▸ **Problem description**:
Write out every line of the material exactly as it appears.
**********
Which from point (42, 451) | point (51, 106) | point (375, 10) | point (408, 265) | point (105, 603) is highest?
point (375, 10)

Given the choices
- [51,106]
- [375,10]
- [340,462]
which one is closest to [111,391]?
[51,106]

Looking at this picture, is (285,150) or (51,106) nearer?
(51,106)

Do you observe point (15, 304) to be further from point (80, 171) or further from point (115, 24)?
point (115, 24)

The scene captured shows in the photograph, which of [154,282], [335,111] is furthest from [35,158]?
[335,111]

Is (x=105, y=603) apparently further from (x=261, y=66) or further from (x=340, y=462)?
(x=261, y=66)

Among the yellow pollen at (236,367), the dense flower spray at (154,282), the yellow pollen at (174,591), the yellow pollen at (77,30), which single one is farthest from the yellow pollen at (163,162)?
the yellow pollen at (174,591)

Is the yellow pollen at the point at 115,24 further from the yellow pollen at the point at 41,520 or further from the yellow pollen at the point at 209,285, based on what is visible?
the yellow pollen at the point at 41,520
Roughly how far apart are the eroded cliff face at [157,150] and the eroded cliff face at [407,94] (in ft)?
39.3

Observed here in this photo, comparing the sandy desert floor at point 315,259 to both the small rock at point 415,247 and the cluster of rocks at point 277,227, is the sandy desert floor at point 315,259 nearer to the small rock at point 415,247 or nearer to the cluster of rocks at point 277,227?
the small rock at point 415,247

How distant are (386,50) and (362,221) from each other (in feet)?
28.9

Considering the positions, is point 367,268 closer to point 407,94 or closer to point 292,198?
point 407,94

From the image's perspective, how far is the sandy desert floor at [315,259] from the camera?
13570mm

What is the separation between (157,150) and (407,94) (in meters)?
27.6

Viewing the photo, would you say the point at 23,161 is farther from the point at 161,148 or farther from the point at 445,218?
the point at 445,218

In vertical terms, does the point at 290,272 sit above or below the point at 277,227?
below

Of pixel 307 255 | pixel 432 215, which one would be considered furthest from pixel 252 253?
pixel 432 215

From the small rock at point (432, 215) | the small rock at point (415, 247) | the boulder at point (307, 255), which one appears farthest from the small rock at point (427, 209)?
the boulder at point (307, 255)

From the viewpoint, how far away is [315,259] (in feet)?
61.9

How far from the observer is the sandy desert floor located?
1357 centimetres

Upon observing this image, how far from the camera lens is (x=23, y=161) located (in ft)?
**********
▸ **Exercise solution**:
Which from point (42, 451) | point (51, 106) | point (375, 10) | point (408, 265) | point (105, 603) is highest?
point (375, 10)

Given the choices
- [51,106]
- [375,10]
- [340,462]
which one is closest to [111,391]?
[51,106]

Looking at this picture, is (285,150) or (51,106) nearer?
(51,106)

Do you observe point (15, 304) to be further from point (80, 171) or further from point (115, 24)?
point (115, 24)

The scene captured shows in the photograph, which of [154,282], [335,111] is furthest from [35,158]?
[335,111]

Is (x=105, y=603) apparently further from (x=261, y=66) or further from (x=340, y=462)?
(x=261, y=66)

Among the yellow pollen at (236,367), the dense flower spray at (154,282), the yellow pollen at (174,591), the yellow pollen at (77,30), which single one is farthest from the yellow pollen at (163,162)?
the yellow pollen at (174,591)

Is the yellow pollen at the point at 115,24 further from the yellow pollen at the point at 41,520 or further from the yellow pollen at the point at 209,285, based on what is visible?
the yellow pollen at the point at 41,520
Roughly how far apart are the eroded cliff face at [157,150] and the eroded cliff face at [407,94] (in ft)?
39.3

Observed here in this photo, comparing the sandy desert floor at point 315,259 to both the small rock at point 415,247 and the cluster of rocks at point 277,227, is the sandy desert floor at point 315,259 nearer to the small rock at point 415,247 or nearer to the cluster of rocks at point 277,227?
the small rock at point 415,247

How distant are (386,50) and (362,221) from each other (in feet)?
28.9

Considering the positions, is point 367,268 closer to point 407,94 or closer to point 292,198?
point 407,94

From the image's perspective, how far is the sandy desert floor at [315,259] from the camera?
13570mm

What is the separation between (157,150) and (407,94) (in meters)?
27.6

Viewing the photo, would you say the point at 23,161 is farther from the point at 161,148 or farther from the point at 445,218?
the point at 445,218

In vertical terms, does the point at 290,272 sit above or below the point at 277,227?
below

Of pixel 307 255 | pixel 432 215, which one would be considered furthest from pixel 252 253?
pixel 432 215

From the small rock at point (432, 215) | the small rock at point (415, 247) | the boulder at point (307, 255), which one appears farthest from the small rock at point (427, 209)?
the boulder at point (307, 255)

From the viewpoint, how far away is [315,259] (in feet)?
61.9

How far from the observer is the sandy desert floor located?
1357 centimetres

Upon observing this image, how far from the camera lens is (x=23, y=161) located (in ft)?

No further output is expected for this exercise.